The timing for using `target_include_directories` and `target_link_libraries`

According to this project #include errors detected

I want to know the usage timing for target_include_directories and target_link_libraries

situation 1:
I build a third party lib.so or lib.dll
And using it on my project.
The situation 1 is using the *.so or *.dll , and it doesnt use the library include file.
Because I already use the *.so or *.dll.

CMakeList.txt

find_package(LibDataChannelREQUIRED)
add_executable(iam ${CMAKE_CURRENT_SOURCE_DIR}/main.cpp)
target_link_libraries(iam PRIVATE LibDataChannel::LibDataChannel)

situation 2:
If I put the third party source code into my project.
Maybe I just only use target_link_libraries and then I dont build the third party?

You still need to build it as part of your project. If you do vendor it (i.e., put it in your source tree) consider:

  • updating is a manual process
  • using FetchContent so that other projects wanting to vendor it can coordinate on using a single copy

I’d recommend using find_package and the target rather than messing with target_include_directories.

Your previous question was about VSCode being able to pick up headers when browsing your project’s code. When you’re in that situation:

  1. The library headers absolutely are used — they’re how your downstream code knows the API of the shared library. You can’t use a C/C++ shared library without a header file to define the public API.

  2. From a VSCode perspective, what really matters isn’t when, how, or in what form your dependencies are incorporated into the project. What matters is that the compile_commands.json file CMake generates contains all of the correct -I flags (or -isystem) with the paths to your libraries’ header files. VSCode will read the commands in that file to determine where it should look for headers named in #include lines.

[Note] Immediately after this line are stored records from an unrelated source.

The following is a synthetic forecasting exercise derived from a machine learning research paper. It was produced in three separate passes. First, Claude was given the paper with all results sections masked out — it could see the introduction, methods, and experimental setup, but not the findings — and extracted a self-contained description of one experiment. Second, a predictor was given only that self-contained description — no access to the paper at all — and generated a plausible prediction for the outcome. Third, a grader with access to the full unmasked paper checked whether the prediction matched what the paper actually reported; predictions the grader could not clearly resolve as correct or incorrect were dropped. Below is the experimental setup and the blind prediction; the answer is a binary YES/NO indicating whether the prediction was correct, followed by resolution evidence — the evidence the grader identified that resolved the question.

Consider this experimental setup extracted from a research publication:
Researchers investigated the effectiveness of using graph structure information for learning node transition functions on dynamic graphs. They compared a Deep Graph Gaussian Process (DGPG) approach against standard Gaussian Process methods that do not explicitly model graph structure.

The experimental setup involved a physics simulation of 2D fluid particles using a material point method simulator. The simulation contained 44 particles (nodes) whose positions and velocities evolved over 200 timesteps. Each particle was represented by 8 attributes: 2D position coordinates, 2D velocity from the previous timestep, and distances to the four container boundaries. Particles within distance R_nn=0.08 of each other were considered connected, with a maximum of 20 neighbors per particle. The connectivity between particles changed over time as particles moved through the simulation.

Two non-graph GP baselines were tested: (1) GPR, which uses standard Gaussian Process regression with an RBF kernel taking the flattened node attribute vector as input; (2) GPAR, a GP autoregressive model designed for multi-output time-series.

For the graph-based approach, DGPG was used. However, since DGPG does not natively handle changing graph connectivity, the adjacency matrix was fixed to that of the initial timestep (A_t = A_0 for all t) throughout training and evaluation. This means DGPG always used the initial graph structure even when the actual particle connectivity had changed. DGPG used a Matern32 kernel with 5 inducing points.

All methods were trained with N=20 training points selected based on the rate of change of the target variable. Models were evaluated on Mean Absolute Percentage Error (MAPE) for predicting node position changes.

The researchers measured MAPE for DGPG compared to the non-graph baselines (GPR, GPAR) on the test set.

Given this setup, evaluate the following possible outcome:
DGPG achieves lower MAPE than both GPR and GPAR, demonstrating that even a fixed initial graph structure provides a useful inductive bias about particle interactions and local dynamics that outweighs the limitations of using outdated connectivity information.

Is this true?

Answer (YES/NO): NO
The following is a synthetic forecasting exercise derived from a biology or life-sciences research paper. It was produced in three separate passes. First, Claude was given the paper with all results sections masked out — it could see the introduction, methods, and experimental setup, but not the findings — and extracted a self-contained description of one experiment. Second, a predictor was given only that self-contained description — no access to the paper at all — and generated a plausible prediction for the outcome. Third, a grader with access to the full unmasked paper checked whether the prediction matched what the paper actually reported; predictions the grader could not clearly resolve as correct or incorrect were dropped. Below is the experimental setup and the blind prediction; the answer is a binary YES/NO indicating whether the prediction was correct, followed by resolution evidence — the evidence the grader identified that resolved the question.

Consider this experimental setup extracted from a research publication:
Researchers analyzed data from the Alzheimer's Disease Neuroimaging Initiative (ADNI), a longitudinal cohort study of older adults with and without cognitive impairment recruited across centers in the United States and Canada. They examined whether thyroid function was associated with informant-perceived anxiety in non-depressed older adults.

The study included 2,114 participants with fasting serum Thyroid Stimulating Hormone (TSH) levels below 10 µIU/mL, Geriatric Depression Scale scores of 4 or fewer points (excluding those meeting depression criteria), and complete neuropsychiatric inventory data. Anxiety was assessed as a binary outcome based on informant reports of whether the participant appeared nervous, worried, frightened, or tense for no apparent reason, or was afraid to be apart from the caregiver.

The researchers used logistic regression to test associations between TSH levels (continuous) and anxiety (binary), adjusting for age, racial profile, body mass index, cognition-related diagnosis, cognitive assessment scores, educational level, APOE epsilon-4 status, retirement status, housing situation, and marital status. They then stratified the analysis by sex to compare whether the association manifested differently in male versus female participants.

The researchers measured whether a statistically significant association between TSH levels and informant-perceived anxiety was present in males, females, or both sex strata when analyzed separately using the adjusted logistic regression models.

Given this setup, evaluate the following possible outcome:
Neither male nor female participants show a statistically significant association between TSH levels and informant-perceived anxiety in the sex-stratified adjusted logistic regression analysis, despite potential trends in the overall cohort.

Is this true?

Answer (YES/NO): NO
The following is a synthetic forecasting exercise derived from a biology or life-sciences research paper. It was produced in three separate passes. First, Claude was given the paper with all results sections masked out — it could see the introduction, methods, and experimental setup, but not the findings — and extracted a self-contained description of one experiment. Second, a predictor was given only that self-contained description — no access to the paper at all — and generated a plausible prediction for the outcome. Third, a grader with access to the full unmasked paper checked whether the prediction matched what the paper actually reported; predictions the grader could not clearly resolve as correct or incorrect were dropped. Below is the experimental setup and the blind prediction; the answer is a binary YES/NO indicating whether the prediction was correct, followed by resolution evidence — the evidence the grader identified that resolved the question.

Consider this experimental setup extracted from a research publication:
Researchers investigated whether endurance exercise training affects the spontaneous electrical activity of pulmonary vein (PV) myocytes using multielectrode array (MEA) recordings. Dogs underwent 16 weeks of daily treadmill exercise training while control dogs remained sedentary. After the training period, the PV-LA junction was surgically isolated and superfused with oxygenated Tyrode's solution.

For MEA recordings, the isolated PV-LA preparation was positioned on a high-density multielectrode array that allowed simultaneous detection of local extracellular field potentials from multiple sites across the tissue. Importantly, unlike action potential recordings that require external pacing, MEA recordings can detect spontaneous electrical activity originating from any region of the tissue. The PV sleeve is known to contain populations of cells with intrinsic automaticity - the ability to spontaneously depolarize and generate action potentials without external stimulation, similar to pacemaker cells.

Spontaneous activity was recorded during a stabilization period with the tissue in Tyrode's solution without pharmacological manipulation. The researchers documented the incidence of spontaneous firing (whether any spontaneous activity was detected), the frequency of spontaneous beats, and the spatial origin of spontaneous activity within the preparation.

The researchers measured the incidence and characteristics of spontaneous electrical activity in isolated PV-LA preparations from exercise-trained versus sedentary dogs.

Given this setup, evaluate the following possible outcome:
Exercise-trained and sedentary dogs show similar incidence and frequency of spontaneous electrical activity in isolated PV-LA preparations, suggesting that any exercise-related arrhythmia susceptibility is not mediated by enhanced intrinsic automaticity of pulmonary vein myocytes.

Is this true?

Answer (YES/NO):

Any method of getting the include paths into your build commands will work for VSCode. For the purposes of code browsing/editing, it doesn’t matter if the headers are installed somewhere else on the system, inside your own source directory, or generated inside the build directory. (As long as they’re generated during the cmake run, so that they exist for the tools to find them!)

Using targets for external dependencies, with the INTERFACE_INCLUDE_DIRECTORIES property defined, is strongly recommended as the easiest and most maintainable method, for sure. But that’s more important from the perspective of building and maintaining your project code. In terms of what VSCode sees, by the time cmake is done those targets are already gone, and all of their properties have been turned into compiler commands.

@ferdnyc Does VS Code really use compile_commands.json, or does it use the CMake file API now?

Thanks everyone give me the detail information.

Is *.so or *.dll include the “header files”?

I think I get it.

For target_link_libraries

I have to build the *.so or *.dll

# CMakeLists.txt
find_package(nlohmann_json 3.2.0 REQUIRED)

add_executable(test_app ${CMAKE_CURRENT_SOURCE_DIR}/main.cpp)

target_link_libraries(test_app PRIVATE nlohmann_json::nlohmann_json)

For target_include_directories

I have to put the json.hpp of Releases · nlohmann/json · GitHub
into my project.

where ${NLOHMANNJSON_INCLUDE_DIRS} is the location for nlohmann_json on my project.

# CMakeLists.txt

add_executable(test_app ${CMAKE_CURRENT_SOURCE_DIR}/main.cpp)
target_include_directories(test_app PUBLIC 
    ${NLOHMANNJSON_INCLUDE_DIRS}
)

For set TARGET

I have to put the json.hpp of Releases · nlohmann/json · GitHub
into my project.

# CMakeLists.txt

find_path(
	NLOHMANNJSON_INCLUDE_DIRS
	NAMES nlohmann/json.hpp
	PATHS "deps/nlohmann_json/include"
)

if(json_FOUND)
  if(NOT TARGET nlohmann_json::nlohmann_json)
    add_library(nlohmann_json::nlohmann_json INTERFACE IMPORTED)
    set_target_properties(nlohmann_json::nlohmann_json PROPERTIES INTERFACE_INCLUDE_DIRECTORIES "${NLOHMANNJSON_INCLUDE_DIRS}")
  endif()
endif()

add_executable(test_app ${CMAKE_CURRENT_SOURCE_DIR}/main.cpp)
target_link_libraries(test_app PRIVATE nlohmann_json::nlohmann_json)

here is my project structure
deps/nlohmann_json/include/nlohmann

- project
  - .gitignore
  - README.md
  - LICENSE.md
  - CMakeLists.txt
  - cmake
    - FindSomeLib.cmake
    - something_else.cmake
  - include
    - project
      - lib.hpp
  - src
    - CMakeLists.txt
    - lib.cpp
  - apps
    - CMakeLists.txt
    - app.cpp
  - tests
    - CMakeLists.txt
    - testlib.cpp
  - docs
    - CMakeLists.txt
  - extern
    - googletest
  - scripts
    - helper.py
  - deps
     - nlohmann_json
        - include
            - nlohmann

conclusion

By using the above methods
I can use the header files

# main.cpp

#include<iostream>
#include <nlohmann/json.hpp>

int main() {

    nlohmann::json message = {{"id", 1}};
    std::cout << message.dump(4) << std::endl;

}

Is it right?

This should be what you need.

You shouldn’t need to do this. If you use target_link_libraries() as shown further above, that will add any required header search paths, compiler options, etc. as usage requirements to any target that links to nlohmann_json::nlohmann_json (which is test_app in this example). As long as you’re not using an old nlohmann_json version that predates adding those details to nlohman_json::nlohmann_json, you should be fine.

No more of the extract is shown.